2020 ESA Annual Meeting (August 3 - 6)

OOS 27 Abstract - Disturbance severity drives structural differentiation: Initial results from the Forest Resilience and Threshold Experiment (FoRTE)

Jeffrey Atkins, Department of Biology, Virginia Commonwealth University, Richmond, VA
Background/Question/Methods

Stand-replacing disturbance drastically alters forest structure and function. However, forest disturbances have largely transitioned away from severe, stand-replacing events, to more moderate disturbances such as partial harvests, wind, insects, pathogens, ice storms, and age-related senescence that result in only partial canopy defoliation, species loss, and limited mortality. Unlike stand-replacing disturbances, less studied moderate disturbances result in variable structural outcomes rather than completing resetting forest succession to bare ground, thus contributing to a gradient of disturbance intensities across the landscape. These variable structural outcomes, however, are not well understood, though likely have significant effects on ecosystem function.

The Forest Resilience and Threshold Experiment (FoRTE) is a replicated, manipulative experiment at the University of Michigan Biological Station (UMBS) in northern, lower Michigan that explicitly controls for disturbance severity. In spring of 2019, >6,700 trees were stem-girdled across 8 ha, at 45, 65, and 85% severity levels—based on estimated loss of leaf area. Using terrestrial lidar (2018-2020), hemispherical imaging (2018-2020), and aerial observations from the National Ecological Observatory Network (NEON) Airborne Observation Platform (2019), we assess structural change among control and treatment plots across the FoRTE project.

Record set:
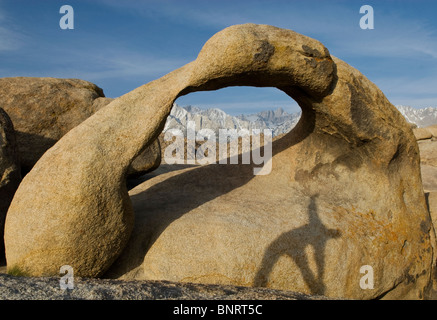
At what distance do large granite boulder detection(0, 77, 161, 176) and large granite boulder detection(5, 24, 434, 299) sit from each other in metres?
1.81

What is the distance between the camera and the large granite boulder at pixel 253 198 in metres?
3.63

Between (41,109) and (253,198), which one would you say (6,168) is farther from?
(253,198)

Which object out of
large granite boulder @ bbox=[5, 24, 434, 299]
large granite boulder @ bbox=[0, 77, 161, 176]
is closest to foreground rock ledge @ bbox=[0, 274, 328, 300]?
large granite boulder @ bbox=[5, 24, 434, 299]

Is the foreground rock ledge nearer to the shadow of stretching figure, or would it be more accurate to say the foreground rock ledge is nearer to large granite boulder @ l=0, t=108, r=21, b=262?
the shadow of stretching figure

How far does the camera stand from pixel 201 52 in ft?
13.3

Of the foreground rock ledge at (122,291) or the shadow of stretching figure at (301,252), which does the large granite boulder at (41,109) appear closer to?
the shadow of stretching figure at (301,252)

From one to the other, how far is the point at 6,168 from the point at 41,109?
6.34 feet

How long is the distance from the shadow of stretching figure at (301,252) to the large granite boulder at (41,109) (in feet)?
11.3

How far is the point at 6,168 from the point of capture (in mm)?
4383

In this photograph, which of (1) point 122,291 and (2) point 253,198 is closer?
(1) point 122,291

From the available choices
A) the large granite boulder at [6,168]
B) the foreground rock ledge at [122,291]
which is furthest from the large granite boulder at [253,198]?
the foreground rock ledge at [122,291]

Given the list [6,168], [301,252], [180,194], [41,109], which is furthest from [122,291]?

Required action A: List every moderate disturbance that the FoRTE abstract names as an example of the disturbances that have replaced stand-replacing events.
Required action B: Continue the abstract on the Forest Resilience and Threshold Experiment from the point where it stops.

Reply A: partial harvests, wind, insects, pathogens, ice storms, age-related senescence

Reply B:
Results/Conclusions

Analysis of canopy structural traits derived from terrestrial lidar shows minimal changes in canopy structure from pre- to post-disturbance—2018 to 2019. However, previous work indicates that significant structural change does not occur till 2-3 years post stem-girdling. Both 2020 terrestrial lidar data as well as 2019 NEON AOP data, have yet to be collected and/or analyzed, but may yield more informative assessment of structural change based on current understanding of the progression of disturbance and structural change following stem-girdling. Hemispherical imaging data does show changes at the highest severity disturbance (i.e. 85%) with significant divergence in greenness, as indicated by the normalized difference vegetation index (NDVI), from control plots in 2019. However, significant changes were not evident until the end of the growing season (early August) and were not evident between control and 45% disturbance or control and 65% disturbance plots.